Aufgabe:
Schreib den Absatz der Rezension unten, der mit „Von allen (bewohnten) Kontinenten“ anfängt, kürzer. Die wichtigsten Fakten sollen erhalten bleiben.

Vorliegender Text:
---*---

East-West-Central-South

African contemporary piano music

Genuin GEN 24888

1 CD • 10min • 2023

06.07.2024

Künstlerische Qualität:
Künstlerische Qualität: 9
Klangqualität:
Klangqualität: 9
Gesamteindruck:
Gesamteindruck: 9

Von allen (bewohnten) Kontinenten dürfte Afrika vermutlich derjenige sein, den man am wenigsten mit klassischer Musik in Verbindung bringt, vielleicht mit Ausnahme von Südafrika, wo es im 20. Jahrhundert durchaus eine Reihe von Komponisten gibt, deren Musik auf Tonträger dokumentiert ist. Insofern ist das neue Album des Pianisten Jan Gerdes, East-West-Central-South betitelt, sehr willkommen, denn es stellt Werke von sechs zeitgenössischen afrikanischen Komponisten vor, deren Musik oft genug vorher kaum auf CD repräsentiert war – selbstverständlich im Rahmen einer persönlichen, individuell gefärbten Auswahl durch Gerdes selbst.

Einflüsse des Minimalismus und raue, zerklüftete Gestik

Am Beginn stehen die beiden Johannesburg Etudes der Südafrikanerin Clare Loveday (Jg. 1967), entstanden 2012 bzw. 2015, die offenbar in ihrer Heimat bereits einige Resonanz erfahren haben. Gerade die erste Etüde ist stark von minimalistischen Einflüssen geprägt mit ihrer kontinuierlichen Sechzehntelbewegung in wechselnden Taktarten auf der Basis gebrochener Akkorde, nach und nach unter Berücksichtigung aller Tonlagen des Klaviers. Weniger direkt, aber doch spürbar sind solche Referenzen auch in der zweiten Etüde, die von leisen, zerbrechlichen Tonbildern ausgeht, sich in ihrer Intensität steigert bis hin zu eher rauen, zerklüfteten (aber grundsätzlich tonalen) Klängen, bevor die Stille des Anfangs zurückkehrt. Beide Etüden sind mit jeweils rund zehn Minuten umfangreich geraten (und nicht immer frei von gewissen Längen). Relativ deutlich an zeitgenössischer Musik orientiert ist der Südafrikaner Andile Khumalo (Jg. 1978), ein Schüler u.a. von Tristan Murail. Im Begleittext (stets mit Kommentaren der Komponisten selbst) verweist Khumalo ebenfalls auf minimalistische Einflüsse gerade in Schau-fe[r]n-ster II (2014), die aber im Vergleich zu Lovedays Musik weniger prominent erscheinen, eine von einem meist eher durchsichtigen Satz und plötzlichen expressiven Gesten geprägte Musik. Nicht unähnlich auch die Miniatur Colour me in (2016); man kann hier durchaus eine leichte lokale Note vernehmen, aber eher abstrahiert als explizit.

---*---

Bereitgestellte Daten:
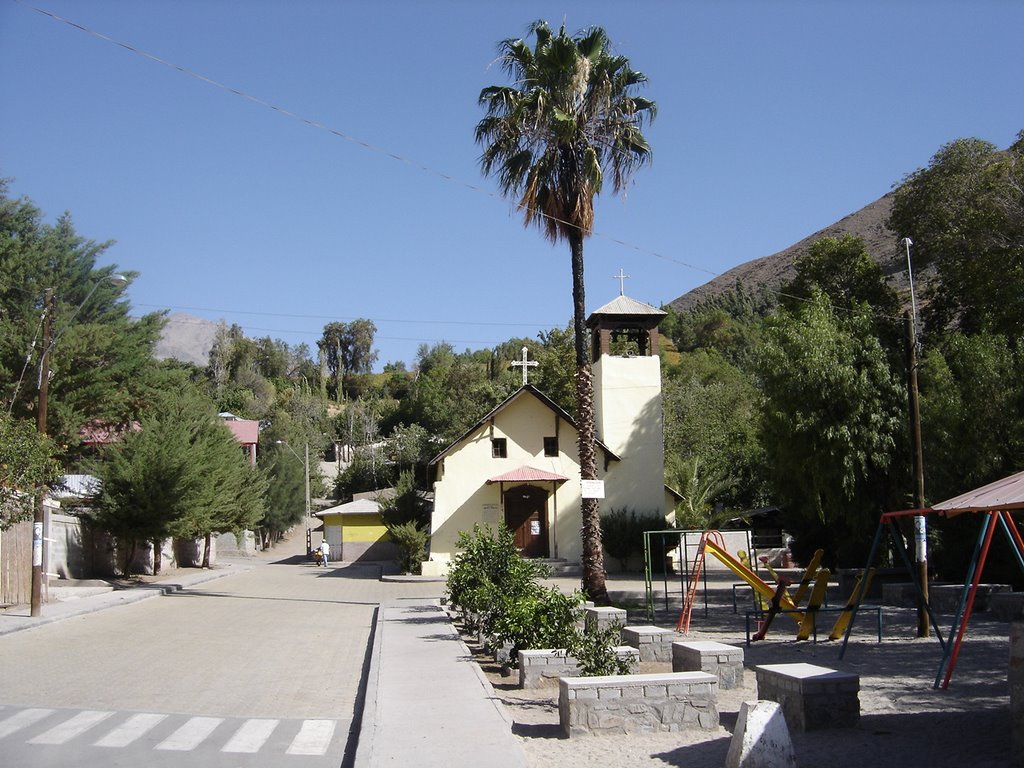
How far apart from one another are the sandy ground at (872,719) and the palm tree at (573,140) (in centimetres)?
739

---*---

Lösung:
Von allen bewohnten Kontinenten bringt man Afrika wohl am wenigsten mit klassischer Musik in Verbindung. Eine Ausnahme ist vielleicht Südafrika, wo die Musik einer Reihe von Komponisten des 20. Jahrhunderts auf Tonträgern festgehalten ist. Deshalb ist das neue Album „East-West-Central-South“ des Pianisten Jan Gerdes sehr willkommen. In einer persönlichen Auswahl von Gerdes stellt es Werke von sechs zeitgenössischen afrikanischen Komponisten vor, deren Musik vorher oft kaum auf CD zu hören war.